Is Probate required when there’s a Will?

When is Probate required?

If you’ve never had to deal with the admin following a death, you’d be forgiven for thinking that Probate may not be required when the deceased has left a valid Will.

In fact, the requirement for Probate isn’t directly linked to whether or not there is a Will. It actually depends on the type and value of the assets in the estate, and the way in which they are held. If a person passes away leaving a valid Will, the executors named may need to apply for a legal document called a Grant of Probate. If the deceased has not left a Will, a Personal Representative (usually a spouse or relative) will need to apply for a Grant of Letters of Administration.
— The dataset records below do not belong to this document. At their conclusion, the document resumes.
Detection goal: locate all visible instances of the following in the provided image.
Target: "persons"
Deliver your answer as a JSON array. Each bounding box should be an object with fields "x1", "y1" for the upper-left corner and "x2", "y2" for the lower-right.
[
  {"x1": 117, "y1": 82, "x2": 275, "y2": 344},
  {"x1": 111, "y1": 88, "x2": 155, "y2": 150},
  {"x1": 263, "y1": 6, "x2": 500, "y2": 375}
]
Both documents are often known informally as Probate, and the term will be used in reference to both in this article.

What is Probate for?

The Probate or Grant of Letters document is proof that the nominated party has the authority to perform any administrative tasks that are required after a death – such as closing bank accounts and selling property. Executors of a Will can do this themselves, but since dealing with a loss can bring up all sorts of emotions, many choose to use a Kent accountant for probate services instead.

When is Probate required?

If the legal title of land or property is held in the deceased’s sole name, or with their partner as ‘tenants in common’, then a Grant of Probate is necessary for the sale or transference of the asset. The need for Probate also depends on the financial institutions you’re dealing with and the size of the decedent’s estate. Some institutions will class an estate as ‘small’ (meaning Probate is not required) if it is worth up to £50,000. Others will only release funds of a value up to £5,000.

When is Probate needed not necessary?

An example of when Probate is not needed, is when two people own a property as ‘joint tenants’. In this instance, when one dies, the property is passed immediately into the ownership of the surviving partner, regardless of whether the decedent made a Will.

There are a few other instances of when Probate may not be required. If, for example, the deceased’s estate is made up solely of cash and personal assets, such as jewellery or a car, then it’s not necessary to obtain Probate. Similarly, if upon looking into the financial affairs of the decedent, you discover that the estate is insolvent, Probate will not be required.

Although obtaining Probate is not essential in every circumstance, it’s a good idea to seek specialist guidance from Kent tax advisors or solicitors when dealing with the admin side of a death. This is especially true if the estate is complicated, or the terms of the Will are unclear. You might also want help if the deceased has left land or property abroad, or a business. Accepting help from a professional will ensure all the relevant tasks are carried out properly, and the wealth is distributed in accordance with the decedent’s wishes.